FUNDING AND ROLLOVER OF FUNDS USED FOR HSA ACCOUNTS

  1. Companies would need to fund any health-benefits to the PCHSA and PGHSA by September 1st of the prior year.  The amount of this donation plus one-quarter of the employee’s homestate’s MIN5D would be tax deductible for the company. They could take that deduction either in the tax year when the money is deposited into the accounts or roll it over to the following year.  Companies would have to pay the same for each employee regardless of their time of service. Companies would pay the same amount for either a citizen or a permanent guest worker.  They could also set an amount
  2. Individuals or their parents (if individual is under 18) could give an additional amount equal to three times the MIN5d amount into the HSA.
  3. The government would fund any unfunded veterans at two time MIN5D.
  4. All other citizens would be funded by the government at a rate of MIN5D.
  5. No non-citizen would have their PGHSA funded by the government in any amount.  That would be their responsibility or that of their employer.
  6. Five death scenarios:  a) Individual is tagged as CII (see below).  b) Individual is not tagged as CII and is survived by his/her health-companion — 75% of the money would roll over to the competent.  25% would be put back into the USHCFA.  c) Individual is not tagged as CII, does not have a living companion, but does have surviving children.  75% of the remaining money would roll over to the surviving children and the other 25% would be put back into the USHCFA
  7. Upon death, if survived by a “competent” then the entire HSA amount is rolled over to the competent’s account.  If not survived by a competent then HALF the remaining amount is divided up and given to each of the person’s legal adult children.
^^^^
◆ Exercise set:
A: Write out the HSA funding text again, starting with "5. No non-citizen" and going on through "legal adult children.", and swap "USHCFA" for "health care fund" every time it appears.
B: Pick up the HSA funding text from where it stops and keep it going.

◆ Data section:
^^^^
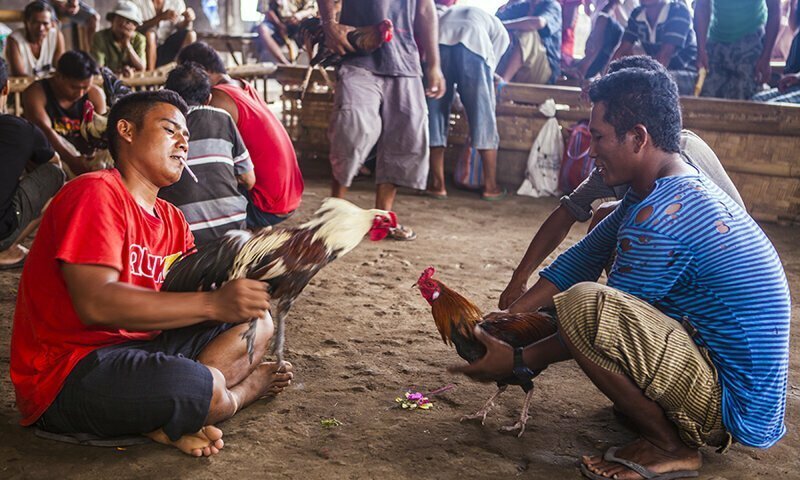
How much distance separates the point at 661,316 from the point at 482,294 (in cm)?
201

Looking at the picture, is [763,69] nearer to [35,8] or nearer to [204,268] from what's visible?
[204,268]

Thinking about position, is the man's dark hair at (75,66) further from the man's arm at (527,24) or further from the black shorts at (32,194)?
the man's arm at (527,24)

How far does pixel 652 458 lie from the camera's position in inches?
93.1

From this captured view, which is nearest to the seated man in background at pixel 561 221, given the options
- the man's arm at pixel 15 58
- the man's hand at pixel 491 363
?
the man's hand at pixel 491 363

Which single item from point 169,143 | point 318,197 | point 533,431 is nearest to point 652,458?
point 533,431

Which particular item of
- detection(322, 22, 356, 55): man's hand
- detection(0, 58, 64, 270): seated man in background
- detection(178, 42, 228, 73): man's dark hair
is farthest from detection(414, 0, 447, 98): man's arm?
detection(0, 58, 64, 270): seated man in background

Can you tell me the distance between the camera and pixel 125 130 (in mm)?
2424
^^^^
◆ Task-by-task outputs:
A:
5. No non-citizen would have their PGHSA funded by the government in any amount.  That would be their responsibility or that of their employer.
  6. Five death scenarios:  a) Individual is tagged as CII (see below).  b) Individual is not tagged as CII and is survived by his/her health-companion — 75% of the money would roll over to the competent.  25% would be put back into the health care fund.  c) Individual is not tagged as CII, does not have a living companion, but does have surviving children.  75% of the remaining money would roll over to the surviving children and the other 25% would be put back into the health care fund
  7. Upon death, if survived by a “competent” then the entire HSA amount is rolled over to the competent’s account.  If not survived by a competent then HALF the remaining amount is divided up and given to each of the person’s legal adult children.

B:
CHRONIC ILLNESS

  1. Any individual who is injured or becomes ill and passes such a threshold of spending on their medical expenses that the government shall set will be considered to have a CII (Chronic Illness or Injury). Individuals designated CII will be removed from the general HSA system and have 100% of their medical expenses covered.  Individuals could file a waiver and decline this coverage.
  2. Upon death any funds remaining in a CII’s HSA would be forfeited to the government.

PROS/CONS:

  1. Pro: All US citizens are covered.
  2. Pro: Incentivizes insurance companies to come up with flexible options which would lower costs.
  3. Pro: Incentivizes insurance companies to come up with low cost alternatives (to capture the MIN5D market).
  4. Pro: Money is in the hands of the end customer.
  5. Pro: Pro-market forces will gravitate to the market places.
  6. Pro: Maintains the existing conditions doctrine that is liked in Obamacare.  Increases the number of people covered.
  7. Con: Cost to cover all individuals will increase the level of health care.